**WORK REQUIRED:** Nothing other than the lines from the one containing "Is (x=105, y=130)" through the close of the entries below should be printed, each exactly.

Start of DATASET EXCERPTS

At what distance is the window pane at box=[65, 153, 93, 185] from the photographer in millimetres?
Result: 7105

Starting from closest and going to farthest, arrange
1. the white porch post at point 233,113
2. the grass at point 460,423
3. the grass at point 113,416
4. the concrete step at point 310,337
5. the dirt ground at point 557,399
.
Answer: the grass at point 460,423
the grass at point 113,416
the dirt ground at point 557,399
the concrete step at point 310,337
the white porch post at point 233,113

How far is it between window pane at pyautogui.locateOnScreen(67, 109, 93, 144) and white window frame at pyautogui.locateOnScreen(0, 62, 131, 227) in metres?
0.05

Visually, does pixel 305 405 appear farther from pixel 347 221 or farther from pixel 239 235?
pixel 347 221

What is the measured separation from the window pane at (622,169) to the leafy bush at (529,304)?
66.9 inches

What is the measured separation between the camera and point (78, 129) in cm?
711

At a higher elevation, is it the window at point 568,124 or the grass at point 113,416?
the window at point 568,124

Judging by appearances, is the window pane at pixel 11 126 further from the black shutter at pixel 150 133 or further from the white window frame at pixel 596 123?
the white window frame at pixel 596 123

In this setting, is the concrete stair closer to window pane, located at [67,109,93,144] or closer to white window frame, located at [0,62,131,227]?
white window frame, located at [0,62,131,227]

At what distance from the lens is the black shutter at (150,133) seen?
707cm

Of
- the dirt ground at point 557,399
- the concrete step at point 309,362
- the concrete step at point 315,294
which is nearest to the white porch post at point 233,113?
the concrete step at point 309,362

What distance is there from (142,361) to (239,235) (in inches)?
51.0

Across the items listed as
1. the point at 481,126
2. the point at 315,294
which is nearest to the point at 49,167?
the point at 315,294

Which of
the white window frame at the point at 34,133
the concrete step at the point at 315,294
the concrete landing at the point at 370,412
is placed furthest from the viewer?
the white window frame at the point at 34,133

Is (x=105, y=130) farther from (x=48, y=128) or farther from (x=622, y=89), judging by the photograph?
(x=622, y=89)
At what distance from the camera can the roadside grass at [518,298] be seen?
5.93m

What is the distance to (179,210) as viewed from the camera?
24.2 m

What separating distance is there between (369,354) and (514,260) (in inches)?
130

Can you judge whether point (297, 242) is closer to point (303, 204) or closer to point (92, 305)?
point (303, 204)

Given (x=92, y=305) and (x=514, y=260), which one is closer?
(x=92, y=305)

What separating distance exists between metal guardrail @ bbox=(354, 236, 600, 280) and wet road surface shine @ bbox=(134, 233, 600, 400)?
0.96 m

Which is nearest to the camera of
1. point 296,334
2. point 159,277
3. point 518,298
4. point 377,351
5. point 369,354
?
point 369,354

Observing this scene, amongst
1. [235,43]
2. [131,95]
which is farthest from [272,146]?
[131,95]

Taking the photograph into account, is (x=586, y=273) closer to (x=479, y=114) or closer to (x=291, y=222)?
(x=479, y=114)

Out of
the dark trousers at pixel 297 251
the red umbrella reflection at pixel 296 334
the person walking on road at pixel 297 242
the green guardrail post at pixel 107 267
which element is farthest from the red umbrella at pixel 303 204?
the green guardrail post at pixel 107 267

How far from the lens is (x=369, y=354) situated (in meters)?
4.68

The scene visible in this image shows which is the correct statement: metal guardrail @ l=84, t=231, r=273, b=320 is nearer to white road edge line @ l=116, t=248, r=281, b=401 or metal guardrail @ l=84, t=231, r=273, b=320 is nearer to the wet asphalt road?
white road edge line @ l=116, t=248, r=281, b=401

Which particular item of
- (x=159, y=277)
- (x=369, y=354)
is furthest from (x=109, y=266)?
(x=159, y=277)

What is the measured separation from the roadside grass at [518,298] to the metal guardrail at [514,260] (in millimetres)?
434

End of DATASET EXCERPTS

**RESULT:**
Is (x=105, y=130) farther from (x=48, y=128) or farther from (x=622, y=89), judging by the photograph?
(x=622, y=89)
At what distance from the camera can the roadside grass at [518,298] be seen?
5.93m

What is the distance to (179,210) as viewed from the camera?
24.2 m

What separating distance is there between (369,354) and (514,260) (in inches)?
130

Can you judge whether point (297, 242) is closer to point (303, 204) or closer to point (92, 305)?
point (303, 204)

Given (x=92, y=305) and (x=514, y=260), which one is closer?
(x=92, y=305)

What separating distance exists between metal guardrail @ bbox=(354, 236, 600, 280) and wet road surface shine @ bbox=(134, 233, 600, 400)?
0.96 m

Which is nearest to the camera of
1. point 296,334
2. point 159,277
3. point 518,298
4. point 377,351
5. point 369,354
?
point 369,354

Observing this scene, amongst
1. [235,43]
2. [131,95]
which is farthest from [272,146]?
[131,95]

Taking the photograph into account, is (x=586, y=273) closer to (x=479, y=114) or closer to (x=291, y=222)?
(x=479, y=114)

Out of
the dark trousers at pixel 297 251
the red umbrella reflection at pixel 296 334
the person walking on road at pixel 297 242
the green guardrail post at pixel 107 267
which element is farthest from the red umbrella at pixel 303 204?
the green guardrail post at pixel 107 267

How far from the lens is (x=369, y=354) situated (in meters)?
4.68

The scene visible in this image shows which is the correct statement: metal guardrail @ l=84, t=231, r=273, b=320 is nearer to white road edge line @ l=116, t=248, r=281, b=401 or metal guardrail @ l=84, t=231, r=273, b=320 is nearer to the wet asphalt road?
white road edge line @ l=116, t=248, r=281, b=401

Which particular item of
- (x=159, y=277)
- (x=369, y=354)
is furthest from (x=109, y=266)?
(x=159, y=277)

What is the measured separation from the roadside grass at [518,298] to the metal guardrail at [514,260] (in millimetres)?
434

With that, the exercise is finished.